Across 68,554 participants in 5 RCTs, aspirin (100–160 mg) reduced VTE events, especially in primary prevention and provoked VTE, but increased overall and major bleeding. Low-dose 100 mg did not significantly prevent VTE/DVT/PE, and no benefit was seen in secondary prevention; transfusions and major CV events were unchanged.
Impact: Clarifies when extended aspirin prophylaxis is effective and the associated bleeding cost, informing perioperative and high-risk VTE prevention strategies.
Clinical Implications: Consider aspirin for extended prophylaxis in selected patients at risk of provoked VTE when anticoagulants are unsuitable, while carefully weighing bleeding risks. Low-dose 100 mg may be insufficient; dosing and indication refinement are needed.
Key Findings
- Aspirin (100–160 mg) reduced VTE, DVT, PE, and VTE-related mortality versus placebo, especially in primary prevention and provoked VTE.
- No benefit in secondary prevention; limited benefit for unprovoked VTE confined to overall VTE risk.
- Low-dose aspirin (100 mg) did not significantly reduce VTE/DVT/PE and aspirin increased overall and major bleeding without increasing transfusions or major CV events.
Methodological Strengths
- PRISMA-compliant meta-analysis of RCTs with random-effects modeling and trial sequential analysis.
- Comprehensive subgroup analyses (primary vs secondary prevention; provoked vs unprovoked VTE; dosing).
Limitations
- Heterogeneity across trials and populations; extended prophylaxis contexts varied.
- Dose range limited (100–160 mg); applicability to contemporary prophylaxis alternatives (e.g., DOACs) uncertain.
Future Directions: Head-to-head RCTs versus DOACs for extended prophylaxis, dose-finding for aspirin, and precision risk stratification to balance thrombosis vs bleeding.

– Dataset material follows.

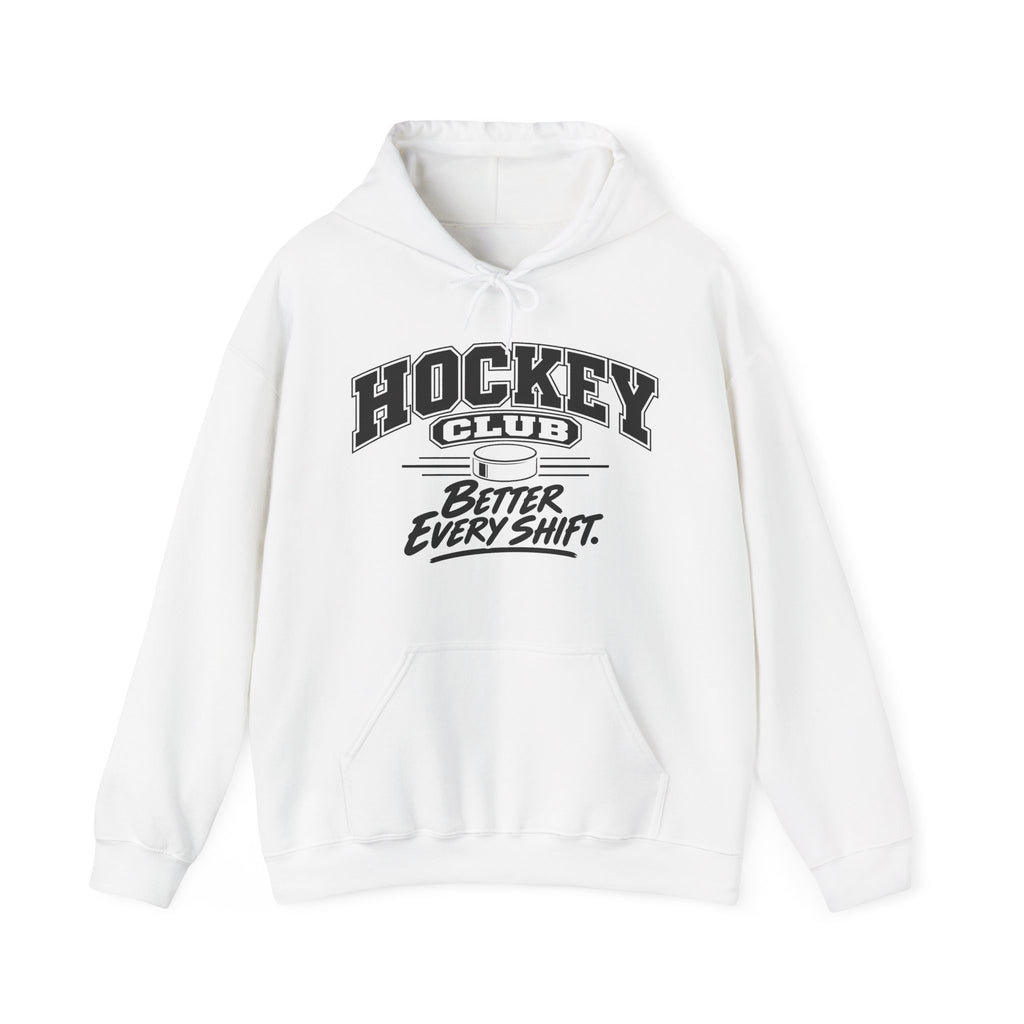 Hockey Club Hoodie | Better Every Shift | Hockey Gildan Hoodie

Venous thromboembolism (VTE), including deep vein thrombosis (DVT) and pulmonary embolism (PE), is a major complication following surgery and in high-risk scenarios. Aspirin may provide an alternative for extended VTE prophylaxis, but its risk-benefit profile remains unclear. We conducted a systematic review and meta-analysis of randomized controlled trials, following PRISMA guidelines, to evaluate aspirin's efficacy and safety for extended VTE prevention. Subgroup analyses included primary and secondary prevention, provoked and unprovoked VTE, and low-dose aspirin. Pooled relative risks (RRs) and 95% confidence intervals (CIs) were calculated using a random-effects model, and trial sequential analysis was used to assess the robustness of the evidence. Five trials including 68,554 patients were analyzed. Aspirin (100-160 mg) significantly reduced the risk of VTE, DVT, PE, and VTE-related mortality compared to placebo, particularly in primary prevention and provoked VTE cases. No benefit was observed in secondary prevention, while some benefit emerged for unprovoked VTE, limited to overall VTE risk. Low-dose aspirin (100 mg) did not significantly reduce the incidence of VTE, DVT, or PE. Aspirin increased the risks of overall and major bleeding but did not elevate blood transfusion requirements or major cardiovascular events. These findings suggest that prolonged aspirin therapy may have a role in extended VTE prevention, particularly in patients at risk for provoked VTE. However, careful patient selection remains crucial, and further studies are needed to refine its indications and optimal dosing strategy.